NCM 2021: Rapid-CNS2: rapid, comprehensive adaptive nanopore sequencing of CNS tumors — a proof-of-concept study
Areeba Patel opened the panel plenary session by introducing how central nervous system (CNS) tumours are some of the most difficult tumours to treat, with extensive morphological and molecular heterogeneity; this is evidenced by the fact that current WHO 2021 classification incorporates mutations, copy number alterations, and target gene methylation status into its criteria. When it comes to molecular classification of a tumour, and in particular, methylation classification, this process can take around 22 days; a major limiting factor is the number of days required to obtain sufficient samples. Areeba also mentioned that conventional sequencing-based disease detection is associated with high costs. Areeba’s long-term aim is to develop a potential solution that is ‘accessible and affordable’.

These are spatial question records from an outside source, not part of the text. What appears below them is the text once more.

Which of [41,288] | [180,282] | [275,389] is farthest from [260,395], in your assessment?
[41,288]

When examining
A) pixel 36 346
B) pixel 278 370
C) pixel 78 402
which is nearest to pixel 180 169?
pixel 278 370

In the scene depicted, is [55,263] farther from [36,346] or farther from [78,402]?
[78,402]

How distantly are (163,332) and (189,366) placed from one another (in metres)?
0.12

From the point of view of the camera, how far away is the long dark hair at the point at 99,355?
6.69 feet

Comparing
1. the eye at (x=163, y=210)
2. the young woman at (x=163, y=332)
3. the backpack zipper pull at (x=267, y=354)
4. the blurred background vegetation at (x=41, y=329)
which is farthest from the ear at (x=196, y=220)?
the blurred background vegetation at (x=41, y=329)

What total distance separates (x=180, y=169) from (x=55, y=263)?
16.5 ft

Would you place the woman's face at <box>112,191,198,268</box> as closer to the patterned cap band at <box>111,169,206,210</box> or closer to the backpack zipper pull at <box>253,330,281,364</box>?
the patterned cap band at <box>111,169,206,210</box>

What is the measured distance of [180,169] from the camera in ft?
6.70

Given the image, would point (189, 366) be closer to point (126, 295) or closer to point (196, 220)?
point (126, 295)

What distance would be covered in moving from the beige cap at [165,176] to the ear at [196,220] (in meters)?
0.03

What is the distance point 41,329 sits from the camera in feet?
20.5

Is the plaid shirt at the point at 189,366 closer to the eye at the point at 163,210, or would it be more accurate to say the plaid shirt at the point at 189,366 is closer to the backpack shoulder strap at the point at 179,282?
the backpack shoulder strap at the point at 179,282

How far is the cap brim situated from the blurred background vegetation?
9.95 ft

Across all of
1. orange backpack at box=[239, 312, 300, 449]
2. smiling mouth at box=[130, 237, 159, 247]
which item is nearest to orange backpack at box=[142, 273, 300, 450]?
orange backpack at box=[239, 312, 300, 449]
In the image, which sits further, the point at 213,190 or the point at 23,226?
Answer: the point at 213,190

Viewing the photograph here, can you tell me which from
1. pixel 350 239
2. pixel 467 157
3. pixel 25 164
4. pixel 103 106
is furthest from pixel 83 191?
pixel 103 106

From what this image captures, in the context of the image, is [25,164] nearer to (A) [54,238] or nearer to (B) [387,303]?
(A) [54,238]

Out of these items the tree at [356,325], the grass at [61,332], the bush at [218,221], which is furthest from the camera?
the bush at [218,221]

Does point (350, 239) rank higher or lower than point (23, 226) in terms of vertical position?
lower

To this end, Areeba is investigating the potential of adaptive sampling, based on the ReadFish algorithm (Payne et al. Nat. Biotech. 2020) for real-time read enrichment on the MinION device. The workflow, termed Rapid-CNS2, involves preparing a sample using the Ligation Sequencing Kit, sequencing one sample per MinION Flow Cell over a period of 72 hours, and performing real-time enrichment with ReadFish during the run — targeting reads based on a neuropathology gene panel and CpG sites relevant for methylation classification, flanked by 10 kbp of sequence. Areeba showed a visualisation of successful target enrichment over a region of interest.
The bioinformatics workflow for Rapid-CNS2 is a fully automated pipeline, available on GitHub, involving two parallel analysis workflows using the FAST5 files: methylation calling (with Megalodon), including determination of MGMT gene promoter methylation status; and variant calling, including SNV, copy number variation, and structural variation calling, of variants known to be associated with diffuse glioma (e.g. IDH1/2 mutation status and EGFR amplification). The pipeline typically takes 24 hours, and the output is a PDF report.
To investigate the performance of the Rapid-CNS2 workflow, Areeba’s team tested it on 35 diffuse glioma clinical research samples, which had matching sequencing and array data. Compared to the standard method of panel sequencing, Rapid-CNS2 showed ‘much higher resolution’, and the profiles were also comparable to the 'gold standard' EPIC arrays. Overall, complete concordance to conventional methods was seen in the majority of the clinical research samples analysed. Areeba concluded by highlighting the advantages of their approach, which are that it has low capital costs, and ‘combines mutational, methylation, and copy number analysis in one assay’. As it allows single sample processing, turnaround times are ‘drastically reduced’, meaning it is potentially ‘efficient in low-throughput settings’. Moreover, the adaptive sampling method is highly flexible, and target selection is ‘as simple as altering a BED file, with no additional library preparation’. The team are now setting this method up on the GridION and looking to further decrease the sequencing and analysis time.